Tozal del Mallo, Berggipfel im Ordesa-Tal, Spanien
Tozal del Mallo ist ein Gipfel mit einer Höhe von 2.280 Metern im Ordesa-Tal und hat senkrechte Kalksteinwände, die sich über die Landschaft des Nationalparks erheben. Das Gebiet ist bekannt für seine zahlreichen Kletterrouten in verschiedenen Schwierigkeitsgraden, die sich entlang der beiden Hauptwände verteilen.
Jean Ravier und sein Team vollendeten 1957 die erste erfolgreiche Besteigung der Südwand und schufen damit einen Meilenstein für die Bergsteigerkommunität. Diese frühe Erfolg führte zu weiteren Erkundungen und der Entwicklung der heute bekannten Kletterrouten an dieser Stelle.

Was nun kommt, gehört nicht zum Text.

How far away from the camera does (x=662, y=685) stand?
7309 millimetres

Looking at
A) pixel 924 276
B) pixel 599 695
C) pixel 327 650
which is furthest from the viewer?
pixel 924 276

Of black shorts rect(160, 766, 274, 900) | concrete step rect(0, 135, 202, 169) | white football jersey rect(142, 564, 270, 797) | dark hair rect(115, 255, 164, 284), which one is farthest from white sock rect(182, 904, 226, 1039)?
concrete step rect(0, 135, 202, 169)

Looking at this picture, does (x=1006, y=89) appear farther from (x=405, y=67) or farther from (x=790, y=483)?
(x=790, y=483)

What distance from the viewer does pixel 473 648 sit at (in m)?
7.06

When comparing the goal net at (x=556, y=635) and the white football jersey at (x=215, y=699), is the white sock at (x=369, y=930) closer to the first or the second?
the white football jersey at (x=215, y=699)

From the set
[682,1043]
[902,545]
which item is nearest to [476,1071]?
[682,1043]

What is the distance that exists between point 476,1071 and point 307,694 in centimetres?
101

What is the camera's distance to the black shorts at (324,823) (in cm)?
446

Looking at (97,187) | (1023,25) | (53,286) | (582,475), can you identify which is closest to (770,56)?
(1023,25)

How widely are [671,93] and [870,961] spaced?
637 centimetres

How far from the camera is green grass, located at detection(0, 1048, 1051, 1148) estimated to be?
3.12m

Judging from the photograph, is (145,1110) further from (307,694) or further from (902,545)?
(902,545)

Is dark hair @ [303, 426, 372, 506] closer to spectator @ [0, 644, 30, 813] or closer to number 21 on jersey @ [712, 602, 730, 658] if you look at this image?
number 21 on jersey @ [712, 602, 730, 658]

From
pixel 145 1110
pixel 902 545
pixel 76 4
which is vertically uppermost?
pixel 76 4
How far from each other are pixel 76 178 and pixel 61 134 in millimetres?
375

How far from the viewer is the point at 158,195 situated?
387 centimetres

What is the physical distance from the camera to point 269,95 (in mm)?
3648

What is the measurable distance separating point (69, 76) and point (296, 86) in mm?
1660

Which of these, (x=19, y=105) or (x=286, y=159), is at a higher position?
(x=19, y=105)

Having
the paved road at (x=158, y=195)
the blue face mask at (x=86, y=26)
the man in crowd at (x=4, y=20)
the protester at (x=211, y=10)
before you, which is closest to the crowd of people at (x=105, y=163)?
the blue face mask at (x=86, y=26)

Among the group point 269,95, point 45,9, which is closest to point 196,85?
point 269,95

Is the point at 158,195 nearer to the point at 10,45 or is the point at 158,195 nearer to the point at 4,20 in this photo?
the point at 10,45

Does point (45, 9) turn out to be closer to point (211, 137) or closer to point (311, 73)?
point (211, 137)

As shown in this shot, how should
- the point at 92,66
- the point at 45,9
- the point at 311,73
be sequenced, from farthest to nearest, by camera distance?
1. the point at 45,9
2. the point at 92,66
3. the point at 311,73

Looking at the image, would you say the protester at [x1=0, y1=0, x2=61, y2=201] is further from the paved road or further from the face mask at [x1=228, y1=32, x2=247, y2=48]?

Der Berg ist ein wichtiger Ort für die spanische Kletterszene und zieht Kletterer aus der ganzen Welt an, die hier ihre Fähigkeiten testen möchten. Die Gemeinschaft vor Ort respektiert die Geschichte der einzelnen Routen und die Kletterer, die sie erstmals begangen haben.
Der Zugang zum Gipfel erfordert eine gute physische Kondition und Klettererfahrung, da die Routen von mittelschwer bis sehr schwierig reichen. Die beste Zeit zum Klettern ist im Frühjahr und Herbst, wenn das Wetter stabiler ist und die Bedingungen sicherer ausfallen.
Die Südwand beherbergt mehr als 100 etablierte Kletterrouten mit Schwierigkeitsgraden von 5c bis 8a, darunter die bekannte Vía Ravier. Einige dieser Routen folgen natürlichen Rissen und Spalten in der Felswand, die nur erfahrenen Kletterern offenstehen.